▸ Document text
....................

By Stuart Patton Echols

Stormwater is often managed from a limited perspective based on flood control and cost. In fact, the communitywide impacts go far beyond storm sewers and detention ponds; stormwater management plans should reflect design objectives and values of prospective users and should not be viewed as simply a runoff disposal system. These systems have objective outcomes (such as the amount of water retained or detained or the reduced runoff downstream). However, stormwater management projects, particularly those with community design input, can also have less tangible outcomes, such as people-pleasing landscapes and designs that reveal something about the landscape. We need to be able to discuss the range and nature of these outcomes and how we might approach designing stormwater management landscapes to achieve multiple outcomes.

The decision support system presented here is based on issues that designers need to consider when ranking alternative techniques for stormwater management for a particular development site. It provides a set of ranking tools that can be used for evaluating:

• alternative techniques suitable to a site's physical condition and development status,
• stormwater management benefits provided by each technique,
• the expected pollutant removal capacity of each technique with different designs,
• environmental and human amenity values associated with each technique.

....................

▸ Supplied data
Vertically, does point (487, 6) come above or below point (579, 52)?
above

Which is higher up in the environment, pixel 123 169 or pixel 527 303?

....................

▸ What you will do
Transcribe the stormwater management text in full, word for word. The listing is separate material, apart from the stormwater management text.

▸ Answer to the task
By Stuart Patton Echols

Stormwater is often managed from a limited perspective based on flood control and cost. In fact, the communitywide impacts go far beyond storm sewers and detention ponds; stormwater management plans should reflect design objectives and values of prospective users and should not be viewed as simply a runoff disposal system. These systems have objective outcomes (such as the amount of water retained or detained or the reduced runoff downstream). However, stormwater management projects, particularly those with community design input, can also have less tangible outcomes, such as people-pleasing landscapes and designs that reveal something about the landscape. We need to be able to discuss the range and nature of these outcomes and how we might approach designing stormwater management landscapes to achieve multiple outcomes.

The decision support system presented here is based on issues that designers need to consider when ranking alternative techniques for stormwater management for a particular development site. It provides a set of ranking tools that can be used for evaluating:

• alternative techniques suitable to a site's physical condition and development status,
• stormwater management benefits provided by each technique,
• the expected pollutant removal capacity of each technique with different designs,
• environmental and human amenity values associated with each technique.